Boğaz’a baktığımda hep ilham doluyorum. Çünkü bu şehir bana her duyguyu aynı anda yaşatıyor: huzuru da, karmaşayı da, umudu da. İstanbul’da doğdum büyüdüm bu yüzden denizi görmek, Boğaz’ı görmek bana hep huzur verir.

Red Bull 60 Seconds videosunda izleyicinin sende ne görmesini, hangi duyguyla ayrılmasını istiyorsun?
Gerçek bir tutku ve samimiyet görsün istiyorum. Yani izledikten sonra “evet, bu kız müziği gerçekten hissediyor” desinler isterim. Ve seyirciyi müziğe, cesarete, yaratıcılığa teşvik etmek isterim. Kendini konfor alanının dışına atmaktan korkmamak. Benim için her yeni şarkı, her yeni sahne o sınırı biraz daha ileri taşımak demek.
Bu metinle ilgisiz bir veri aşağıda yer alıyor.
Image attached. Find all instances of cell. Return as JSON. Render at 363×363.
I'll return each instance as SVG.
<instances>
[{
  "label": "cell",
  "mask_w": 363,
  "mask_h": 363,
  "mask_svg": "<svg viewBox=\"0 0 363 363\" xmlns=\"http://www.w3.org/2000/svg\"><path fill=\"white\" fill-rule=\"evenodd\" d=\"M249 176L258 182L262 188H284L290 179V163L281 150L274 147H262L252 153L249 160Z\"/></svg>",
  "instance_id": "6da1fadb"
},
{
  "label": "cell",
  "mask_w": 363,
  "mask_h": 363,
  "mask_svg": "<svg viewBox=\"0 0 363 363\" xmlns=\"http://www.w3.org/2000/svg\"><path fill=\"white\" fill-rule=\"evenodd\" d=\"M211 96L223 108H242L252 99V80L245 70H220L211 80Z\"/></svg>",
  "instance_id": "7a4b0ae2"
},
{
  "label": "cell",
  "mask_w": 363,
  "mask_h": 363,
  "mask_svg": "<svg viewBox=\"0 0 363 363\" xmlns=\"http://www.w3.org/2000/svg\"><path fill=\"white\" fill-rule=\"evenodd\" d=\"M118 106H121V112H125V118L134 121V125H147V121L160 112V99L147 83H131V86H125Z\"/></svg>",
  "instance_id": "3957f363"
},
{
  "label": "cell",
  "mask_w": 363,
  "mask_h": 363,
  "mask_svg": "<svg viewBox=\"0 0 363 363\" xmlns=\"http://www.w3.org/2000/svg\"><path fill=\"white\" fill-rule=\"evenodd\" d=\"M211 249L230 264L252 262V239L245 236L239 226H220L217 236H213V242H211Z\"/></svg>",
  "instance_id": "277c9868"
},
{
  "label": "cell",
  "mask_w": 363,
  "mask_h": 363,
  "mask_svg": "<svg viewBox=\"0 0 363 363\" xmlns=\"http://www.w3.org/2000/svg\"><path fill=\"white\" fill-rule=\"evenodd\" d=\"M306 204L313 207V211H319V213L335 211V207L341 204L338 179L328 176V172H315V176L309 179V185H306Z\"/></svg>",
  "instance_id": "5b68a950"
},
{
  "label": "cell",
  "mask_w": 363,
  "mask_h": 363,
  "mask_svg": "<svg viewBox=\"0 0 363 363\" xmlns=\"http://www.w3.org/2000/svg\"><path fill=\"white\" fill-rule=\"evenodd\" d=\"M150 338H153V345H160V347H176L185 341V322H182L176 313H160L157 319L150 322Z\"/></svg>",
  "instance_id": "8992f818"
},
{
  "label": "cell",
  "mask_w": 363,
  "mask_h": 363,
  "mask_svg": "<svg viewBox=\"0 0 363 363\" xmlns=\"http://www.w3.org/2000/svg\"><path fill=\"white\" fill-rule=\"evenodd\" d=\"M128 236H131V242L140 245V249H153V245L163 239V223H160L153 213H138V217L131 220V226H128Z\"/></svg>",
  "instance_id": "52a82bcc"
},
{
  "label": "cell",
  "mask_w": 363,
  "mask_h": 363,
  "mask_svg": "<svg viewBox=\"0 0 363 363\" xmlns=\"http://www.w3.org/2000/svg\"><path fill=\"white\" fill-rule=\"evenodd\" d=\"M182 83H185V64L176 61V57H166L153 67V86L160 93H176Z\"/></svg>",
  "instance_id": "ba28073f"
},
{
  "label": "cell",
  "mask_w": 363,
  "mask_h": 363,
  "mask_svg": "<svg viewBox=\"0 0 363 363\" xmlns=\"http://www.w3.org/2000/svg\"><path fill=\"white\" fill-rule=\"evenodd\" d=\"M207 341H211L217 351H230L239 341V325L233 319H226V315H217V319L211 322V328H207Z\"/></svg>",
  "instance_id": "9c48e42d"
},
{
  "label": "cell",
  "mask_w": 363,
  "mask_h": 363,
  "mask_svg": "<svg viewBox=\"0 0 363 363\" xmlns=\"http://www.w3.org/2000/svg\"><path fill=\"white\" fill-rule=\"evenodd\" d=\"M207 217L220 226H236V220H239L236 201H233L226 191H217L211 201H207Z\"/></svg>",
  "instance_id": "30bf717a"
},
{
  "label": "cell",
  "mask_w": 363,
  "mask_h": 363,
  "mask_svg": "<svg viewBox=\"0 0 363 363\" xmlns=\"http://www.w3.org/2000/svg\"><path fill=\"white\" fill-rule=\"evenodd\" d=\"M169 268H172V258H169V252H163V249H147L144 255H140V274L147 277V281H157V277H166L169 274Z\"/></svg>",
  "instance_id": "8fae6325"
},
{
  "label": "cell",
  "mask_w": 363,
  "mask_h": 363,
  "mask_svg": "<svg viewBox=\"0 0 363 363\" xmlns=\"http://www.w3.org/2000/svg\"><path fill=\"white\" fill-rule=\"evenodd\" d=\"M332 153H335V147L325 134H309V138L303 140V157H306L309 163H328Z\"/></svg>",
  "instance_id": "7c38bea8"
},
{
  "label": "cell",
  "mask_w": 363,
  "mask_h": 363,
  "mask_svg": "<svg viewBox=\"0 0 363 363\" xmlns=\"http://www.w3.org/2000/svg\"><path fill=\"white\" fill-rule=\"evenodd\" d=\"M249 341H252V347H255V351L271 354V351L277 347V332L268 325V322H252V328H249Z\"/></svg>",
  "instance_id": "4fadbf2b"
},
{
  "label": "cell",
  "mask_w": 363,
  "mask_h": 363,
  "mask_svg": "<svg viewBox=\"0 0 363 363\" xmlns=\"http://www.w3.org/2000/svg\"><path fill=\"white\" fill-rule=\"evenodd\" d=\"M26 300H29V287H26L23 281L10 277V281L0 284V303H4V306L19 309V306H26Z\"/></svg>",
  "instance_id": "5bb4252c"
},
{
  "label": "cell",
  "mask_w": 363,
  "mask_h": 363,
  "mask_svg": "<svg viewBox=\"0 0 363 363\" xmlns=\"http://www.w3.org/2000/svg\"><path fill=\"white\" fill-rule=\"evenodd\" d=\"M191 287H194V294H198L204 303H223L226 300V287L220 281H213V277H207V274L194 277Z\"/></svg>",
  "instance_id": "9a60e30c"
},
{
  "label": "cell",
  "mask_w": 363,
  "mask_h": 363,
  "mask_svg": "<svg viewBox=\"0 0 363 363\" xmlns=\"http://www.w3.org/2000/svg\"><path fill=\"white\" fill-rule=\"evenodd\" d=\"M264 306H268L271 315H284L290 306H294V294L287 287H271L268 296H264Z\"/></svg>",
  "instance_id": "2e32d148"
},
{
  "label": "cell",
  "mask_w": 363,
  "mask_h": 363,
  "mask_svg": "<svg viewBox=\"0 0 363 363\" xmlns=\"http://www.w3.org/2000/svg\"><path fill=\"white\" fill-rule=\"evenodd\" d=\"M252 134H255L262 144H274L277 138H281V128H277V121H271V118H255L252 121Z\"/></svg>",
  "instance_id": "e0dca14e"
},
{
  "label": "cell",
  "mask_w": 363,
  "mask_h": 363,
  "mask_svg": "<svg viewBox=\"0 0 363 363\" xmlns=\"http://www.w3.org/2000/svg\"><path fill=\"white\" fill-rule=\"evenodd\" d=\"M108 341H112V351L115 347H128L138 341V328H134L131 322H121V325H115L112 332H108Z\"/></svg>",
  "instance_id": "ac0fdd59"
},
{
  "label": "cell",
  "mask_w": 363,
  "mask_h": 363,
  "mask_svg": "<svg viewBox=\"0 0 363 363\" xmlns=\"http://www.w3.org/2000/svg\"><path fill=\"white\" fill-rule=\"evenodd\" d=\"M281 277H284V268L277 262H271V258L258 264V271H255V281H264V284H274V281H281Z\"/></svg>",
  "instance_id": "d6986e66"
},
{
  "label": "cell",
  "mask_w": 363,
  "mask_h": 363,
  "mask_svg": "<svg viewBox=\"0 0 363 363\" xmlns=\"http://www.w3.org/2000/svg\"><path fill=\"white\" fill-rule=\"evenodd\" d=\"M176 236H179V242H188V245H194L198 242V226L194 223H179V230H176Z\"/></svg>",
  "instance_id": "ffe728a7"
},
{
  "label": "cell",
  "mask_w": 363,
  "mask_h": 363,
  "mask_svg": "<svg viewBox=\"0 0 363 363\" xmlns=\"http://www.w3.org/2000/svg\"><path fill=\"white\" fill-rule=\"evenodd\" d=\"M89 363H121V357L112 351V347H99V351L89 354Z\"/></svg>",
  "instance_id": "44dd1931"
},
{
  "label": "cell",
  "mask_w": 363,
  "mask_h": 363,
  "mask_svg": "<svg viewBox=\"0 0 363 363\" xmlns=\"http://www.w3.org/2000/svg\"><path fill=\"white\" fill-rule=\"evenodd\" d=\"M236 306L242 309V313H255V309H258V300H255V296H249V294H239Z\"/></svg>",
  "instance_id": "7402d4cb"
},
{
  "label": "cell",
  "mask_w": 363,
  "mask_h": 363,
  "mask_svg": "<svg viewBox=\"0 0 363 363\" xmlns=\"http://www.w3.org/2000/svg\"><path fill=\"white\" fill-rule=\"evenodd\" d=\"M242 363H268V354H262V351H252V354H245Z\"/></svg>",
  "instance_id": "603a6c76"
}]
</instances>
Hayal kurmaktan ve adım atmaktan korkmamak demek.
Ailenden müzisyen biri olarak bugün, böylesine genç yaşta bu kadar tanınan bir müzisyen olmak, global bir markayla Red Bull 60 Seconds projesinde Türkiye müzik kültürünü dünyaya tanıtmak ne demek senin için?
İnanılmaz gurur verici. Çünkü sadece kendimi değil, ülkemin sesini de temsil ediyorum. Bu benim için hem sorumluluk hem mutluluk.
Bu projede sanatçılardan kendi seçtikleri bir enstrüman kullanmaları isteniyor. Sen hangi enstrümanı kullanacağına nasıl karar verdin?
Ben çağlama enstrümanını seçtim. Red Bull sayesinde tanıdım ve sesine aşık oldum. Geleneksel ama aynı zamanda farklı bir havası var, tam benlikti.